I'd find another 2.5 or rebuild that one


----------



## JeepCoMJ (Nov 11, 2010)

needs bearings, rings, maybe lifters

rebuild or replace. I've never had a 4 cyl fail on me, but have replaced one for a customer...i happened to have one with 205k miles, no issues, that he wanted cheap, so i installed it. he's put another 150k miles on it so far with no issues.


----------



## got-h2o (Sep 26, 2008)

Replace. It's not worth rebuilding anymore with the price you can find a good reman for. Leave the work to the pros. 

Also consider a low mile used motor. Junk yards don't sell just junk. A reputable salvage yard will sell a good one reasonably and with a warranty. We do a lot of motors in used cars and I see nothing wrong with that. Nobody builds them like the factory does. Then again, we deal with places that we know and trust. Most 50-60k mile motors we buy are $500 average depending what it is.


----------



## bugthug (Oct 13, 2004)

csi.northcoast;1632201 said:


> my 97 jeep tj 2.5 litre has a knock. it also have a little blow buy... i would like some opinions on rebuild or replace with reman. a used motor is out of the question since most motors have more miles than mine does and only about 500 cheaper than a reman...
> 
> i do have mechanical expirience but by no mean an expert mechannic
> 
> the jeep is really clean and i would like to keep it


I have a 2.5 out of a 1995 with low miles. E mail me at [email protected] if interested


----------



## Hubjeep (Jan 9, 2002)

Search around CL and such until you find one. Around $500 sounds fair, they are not really in demand I found one for a friend (1993 YJ) for $300, about 100K on the motor.


----------



## Big-Foot (Jun 2, 2013)

Last time I installed a "Good used engine", it turned out to be a dud... Of course the yard I bought it from exchanged it for another one, but they would not think of paying anything toward the labor, oil, antifreeze that went into their dud engine.
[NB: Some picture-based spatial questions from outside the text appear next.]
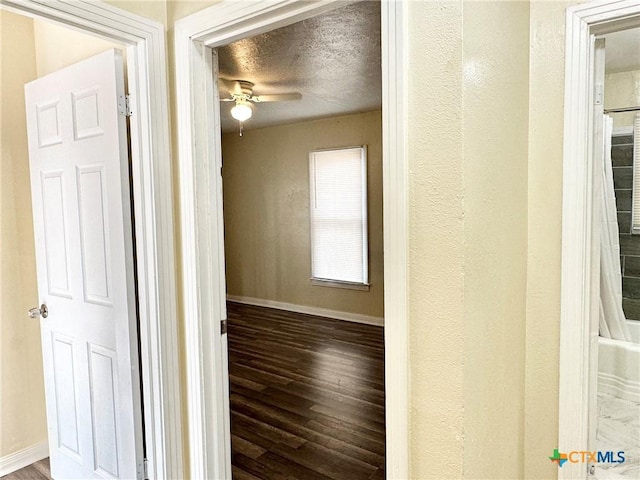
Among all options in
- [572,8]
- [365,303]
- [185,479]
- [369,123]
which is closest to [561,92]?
[572,8]

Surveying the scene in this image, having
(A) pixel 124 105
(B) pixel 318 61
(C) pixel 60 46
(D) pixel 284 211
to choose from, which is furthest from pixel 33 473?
(D) pixel 284 211

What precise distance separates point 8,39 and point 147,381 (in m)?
2.07

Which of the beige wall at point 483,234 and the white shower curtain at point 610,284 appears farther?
the white shower curtain at point 610,284

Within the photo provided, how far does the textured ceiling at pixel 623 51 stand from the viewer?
2566 mm

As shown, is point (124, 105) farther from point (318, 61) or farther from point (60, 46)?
point (318, 61)

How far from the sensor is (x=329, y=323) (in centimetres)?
525

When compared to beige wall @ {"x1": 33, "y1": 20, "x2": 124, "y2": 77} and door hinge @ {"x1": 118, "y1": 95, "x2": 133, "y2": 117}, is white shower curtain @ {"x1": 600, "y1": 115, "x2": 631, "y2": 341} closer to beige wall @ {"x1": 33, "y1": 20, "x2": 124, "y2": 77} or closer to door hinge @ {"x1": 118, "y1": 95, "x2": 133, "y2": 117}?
door hinge @ {"x1": 118, "y1": 95, "x2": 133, "y2": 117}

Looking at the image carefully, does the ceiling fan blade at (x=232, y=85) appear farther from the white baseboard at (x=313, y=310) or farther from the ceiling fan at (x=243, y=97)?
the white baseboard at (x=313, y=310)

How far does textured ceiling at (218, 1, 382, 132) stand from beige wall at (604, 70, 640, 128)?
1.89 meters

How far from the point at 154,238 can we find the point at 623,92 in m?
3.73

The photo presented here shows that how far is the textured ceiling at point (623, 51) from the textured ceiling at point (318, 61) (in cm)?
148

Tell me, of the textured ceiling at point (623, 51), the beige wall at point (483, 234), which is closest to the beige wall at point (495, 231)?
the beige wall at point (483, 234)

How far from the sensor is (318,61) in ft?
10.4

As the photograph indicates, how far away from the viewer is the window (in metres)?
5.11
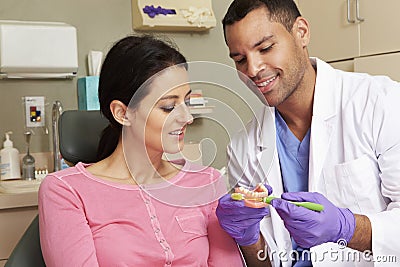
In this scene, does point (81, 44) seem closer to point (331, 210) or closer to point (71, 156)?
point (71, 156)

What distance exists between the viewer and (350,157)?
60.6 inches

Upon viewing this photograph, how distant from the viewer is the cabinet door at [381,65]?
7.54 ft

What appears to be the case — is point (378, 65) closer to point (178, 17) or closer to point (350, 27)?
point (350, 27)

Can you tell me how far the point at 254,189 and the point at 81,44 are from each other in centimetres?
154

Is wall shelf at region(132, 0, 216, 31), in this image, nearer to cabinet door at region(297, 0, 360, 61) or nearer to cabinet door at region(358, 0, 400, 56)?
cabinet door at region(297, 0, 360, 61)

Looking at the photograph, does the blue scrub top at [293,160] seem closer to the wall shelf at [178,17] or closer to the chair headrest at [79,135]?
the chair headrest at [79,135]

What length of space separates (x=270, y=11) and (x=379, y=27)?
40.9 inches

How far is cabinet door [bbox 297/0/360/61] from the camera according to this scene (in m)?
2.57

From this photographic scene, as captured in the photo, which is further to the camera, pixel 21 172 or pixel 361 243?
pixel 21 172

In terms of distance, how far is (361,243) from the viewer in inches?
54.2

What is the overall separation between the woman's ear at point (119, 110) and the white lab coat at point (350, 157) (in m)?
0.26

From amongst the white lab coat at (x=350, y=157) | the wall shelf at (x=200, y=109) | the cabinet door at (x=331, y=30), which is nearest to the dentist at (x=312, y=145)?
the white lab coat at (x=350, y=157)

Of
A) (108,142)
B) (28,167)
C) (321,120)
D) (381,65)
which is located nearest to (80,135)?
(108,142)

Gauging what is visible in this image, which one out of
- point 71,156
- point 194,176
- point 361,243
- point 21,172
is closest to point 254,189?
point 194,176
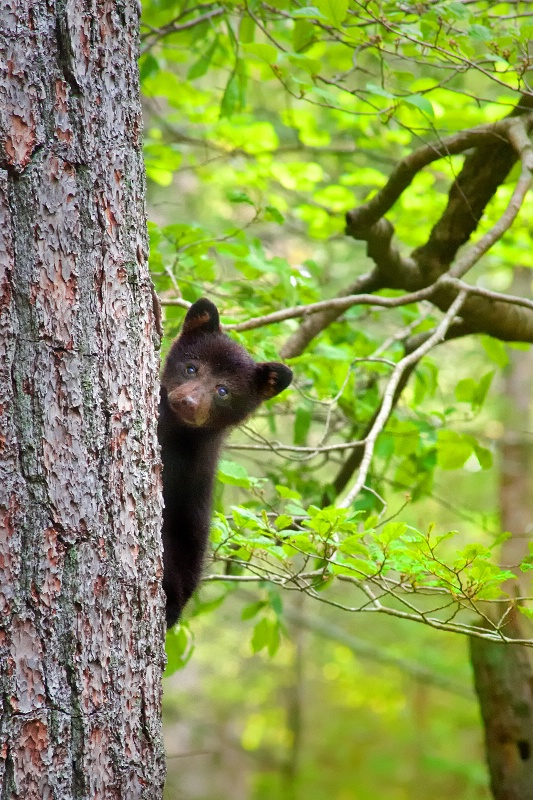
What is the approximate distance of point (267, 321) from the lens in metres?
4.03

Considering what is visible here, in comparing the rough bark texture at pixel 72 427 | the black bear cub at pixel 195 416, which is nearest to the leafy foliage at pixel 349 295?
the black bear cub at pixel 195 416

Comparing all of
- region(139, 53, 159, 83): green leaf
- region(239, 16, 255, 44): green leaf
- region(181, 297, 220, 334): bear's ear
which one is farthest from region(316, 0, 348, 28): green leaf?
region(139, 53, 159, 83): green leaf

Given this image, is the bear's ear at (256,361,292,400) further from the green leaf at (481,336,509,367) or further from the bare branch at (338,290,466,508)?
the green leaf at (481,336,509,367)

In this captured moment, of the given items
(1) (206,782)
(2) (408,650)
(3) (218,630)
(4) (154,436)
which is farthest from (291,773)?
(4) (154,436)

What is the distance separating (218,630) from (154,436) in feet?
45.5

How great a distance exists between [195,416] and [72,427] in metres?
1.87

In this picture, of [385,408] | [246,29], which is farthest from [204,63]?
[385,408]

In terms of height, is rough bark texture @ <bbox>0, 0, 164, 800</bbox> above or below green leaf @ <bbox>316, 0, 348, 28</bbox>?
below

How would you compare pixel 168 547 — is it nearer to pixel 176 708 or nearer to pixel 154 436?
pixel 154 436

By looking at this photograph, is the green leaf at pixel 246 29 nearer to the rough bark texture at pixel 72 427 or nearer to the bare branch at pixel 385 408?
the bare branch at pixel 385 408

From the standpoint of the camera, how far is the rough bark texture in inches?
83.7

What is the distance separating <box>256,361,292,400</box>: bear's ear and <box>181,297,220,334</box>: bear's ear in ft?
1.18

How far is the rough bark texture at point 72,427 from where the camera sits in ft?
6.98

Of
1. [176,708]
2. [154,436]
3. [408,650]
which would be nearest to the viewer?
[154,436]
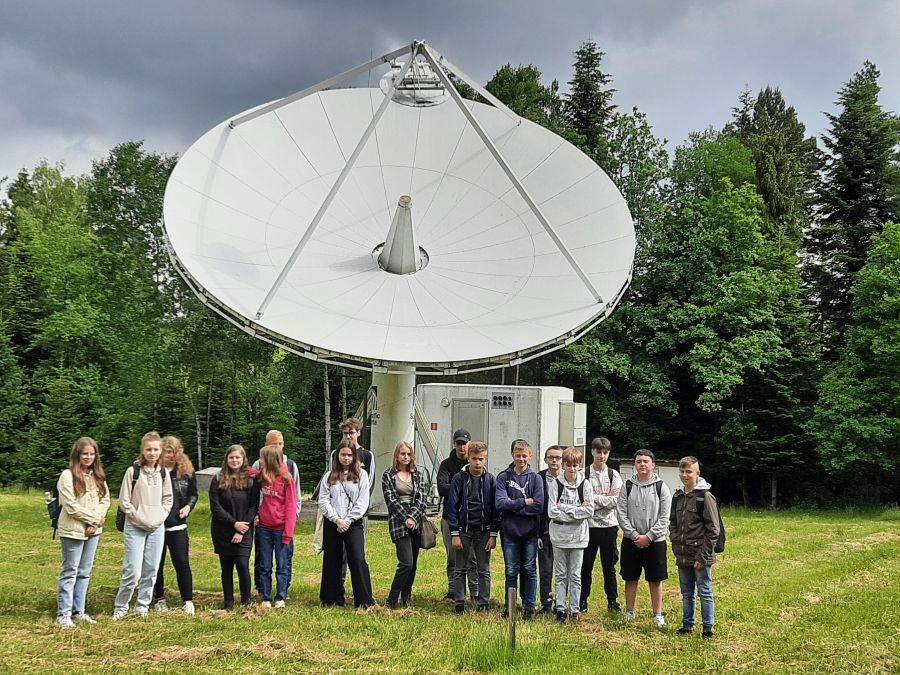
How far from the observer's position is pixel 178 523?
8148mm

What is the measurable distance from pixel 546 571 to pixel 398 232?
20.3 feet

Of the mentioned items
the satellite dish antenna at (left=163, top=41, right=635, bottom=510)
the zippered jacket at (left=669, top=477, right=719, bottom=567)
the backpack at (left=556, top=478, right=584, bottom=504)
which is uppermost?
the satellite dish antenna at (left=163, top=41, right=635, bottom=510)

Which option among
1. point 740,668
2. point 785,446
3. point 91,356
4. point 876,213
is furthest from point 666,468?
point 91,356

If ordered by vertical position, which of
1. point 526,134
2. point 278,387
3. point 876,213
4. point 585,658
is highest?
point 876,213

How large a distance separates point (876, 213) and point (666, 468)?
14.7 m

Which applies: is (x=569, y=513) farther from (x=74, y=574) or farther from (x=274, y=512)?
(x=74, y=574)

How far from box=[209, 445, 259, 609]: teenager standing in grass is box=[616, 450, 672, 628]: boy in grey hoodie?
3611 millimetres

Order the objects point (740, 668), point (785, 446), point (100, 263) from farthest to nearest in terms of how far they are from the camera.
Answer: point (100, 263), point (785, 446), point (740, 668)

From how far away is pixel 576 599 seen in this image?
26.7ft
If you buy a used one, make sure you pull the pan and check things out. At the very least, remove the oil filter and carefully cut the can off of it with snips and then pull the paper pleats apart and look for metal.. I sure wish someone would have given me this tip a lot of years ago..

Factory long blocks cost a bit, but are backed with a warranty..


----------